Fuh Elisabeth Atanba, une avocate anglophone réfugiée aux États-Unis , a déjà réussi à convaincre 10 des 15 membres Conseil de sécurité des Nations Unies qu’un mandat d’arrêt international soit lancé par la Cour pénale internationale (CPI) contre le chef d’État et chef des Armées Paul Biya.
Les avocats du régime Biya soutiennent qu’il est immunisé contre les griffes de la CPI parce que le Cameroun, bien qu’ayant signé le statut de Rome, ne l’a jamais ratifié. Ce qui n’est que partiellement vrai. Effectivement, le Cameroun, après avoir signé, n’a pas ratifié le Statut de Rome du 17 juillet 1998 qui est entré en vigueur depuis le 17 juillet 2002, et qui crée la Cour Pénale Internationale . Le Cameroun n’a donc pas accepté sa compétence comme le dispose l’article 12-3 ne peut donc se permettre de saisir la CPI sur des cas de crimes relevant de sa compétence. Ce qui veut dire que le Procureur de la CPI ne peut, de sa propre initiative ouvrir une enquête sur les crimes de guerre commis sur le territoire camerounais, tel que le stipule l’article 12-2.
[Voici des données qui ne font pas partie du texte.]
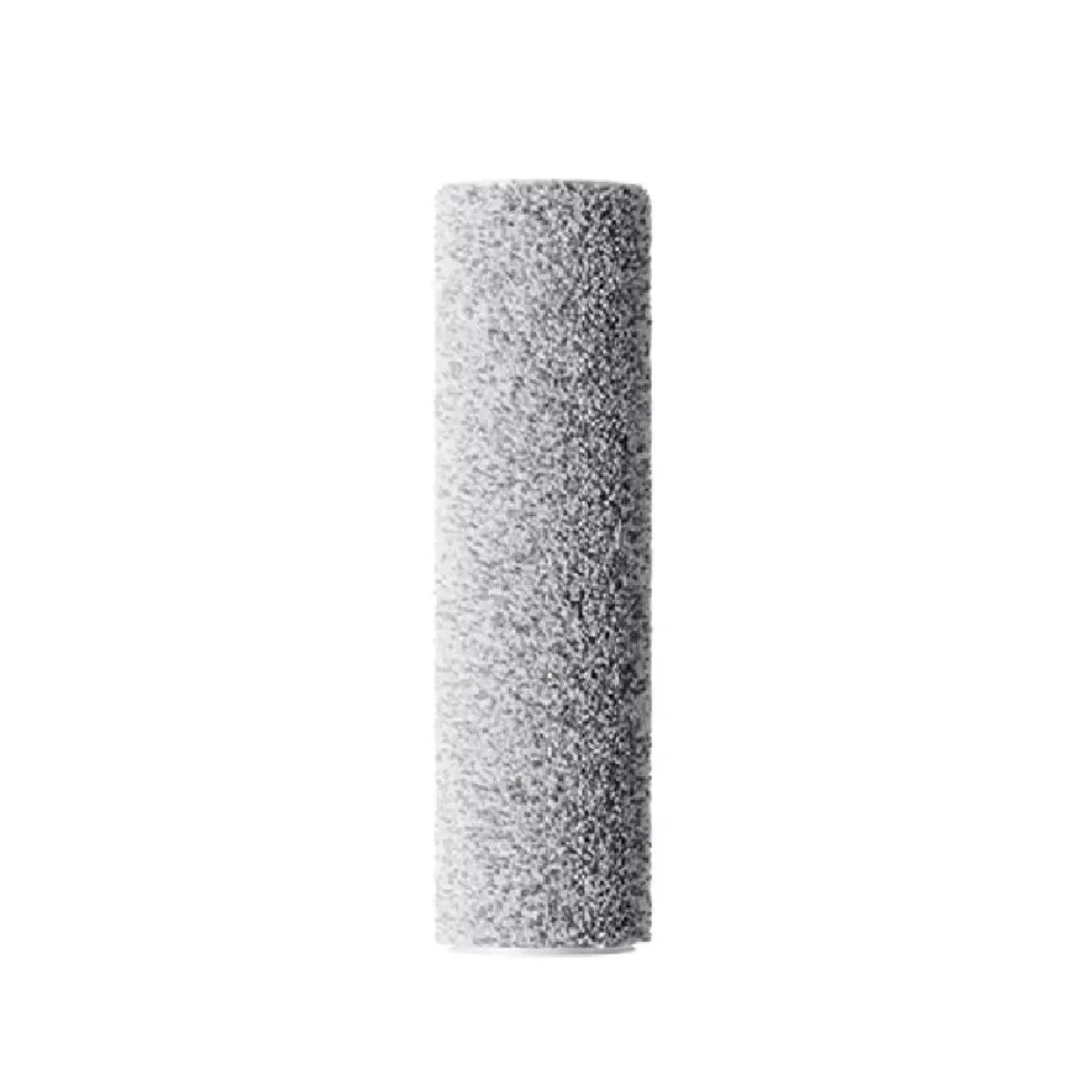 Ecovacs Accesorii aspirator Roller Mop Ecovacs DKT010176 | X8, T80, X9 Family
Toutefois , le Cameroun étant membre des Nations Unies depuis le 20 septembre 1960, la CPI a le droit d’exercer sa compétence sur le territoire camerounais en vertu de l’article 13 paragraphe b qui dispose que la CPI exerce sa compétence » si une situation dans laquelle un ou plusieurs de ces crimes paraissent avoir été commis est déférée au Procureur par le Conseil de sécurité agissant en vertu du chapitre VII de la Charte des Nations Unies « . C’est donc dans cette brèche que s’engouffre l’avocate anglophone pour déclencher l’action du Conseil de sécurité de l’ONU.
Le chapitre VII de la Charte des Nations Unies porte sur l’action en cas de menace de la paix ou de rupture de la paix. Et justement les chiffres de l’ONU indiquent que 160 000 anglophones ont déjà fui leurs villes et villages, et 21 000 se sont réfugiés dans les pays voisins, et particulièrement au Nigéria. Le Haut commissaire aux droits de l’Homme des Nations Unies vient de faire une sortie pour fustiger le gouvernement camerounais sur les atteintes graves aux droits de l’Homme dans les régions anglophones et l’exécution sommaire de deux femmes dont l’une avec un bébé sur le dos et l’autre tenant son enfant, dans la région de l’extrême nord.
En prenant en compte tous ces éléments, l’article 13 alinea b du Statut de Rome permet au Conseil de sécurité de l’ONU de saisir la CPI par résolution. Et de ce fait, conformément à l’article 16, la Cour pourrait déclencher l’action publique 12 mois après la saisine.
On se rappelle que le Soudan n’avait même jamais signé le Statut de Rome, donc ne faisait pas partie de la CPI. Mais les États-Unis avaient demandé au Conseil de sécurité de l’ONU de saisir le Procureur de la CPI. Et c’est ainsi que fut adoptée la résolution n°1593 du 31 mars 2005 que le Conseil de sécurité des Nations Unies a saisi la CPI pour des poursuites judiciaires contre Omar El Bechir, lequel fut placé sous mandat d’arrêt international, bien qu’occupant les fonctions de chef d’État.
En refusant de ratifier le Statut de Rome, les conseillers de Paul Biya lui ont fait croire qu’il était à l’abri des poursuites devant la CPI. Mais ce conflit armé et filmé, risque d’entraîner bon nombre de dignitaires du régime et les commandants des opérations dans les cellules de la Haye.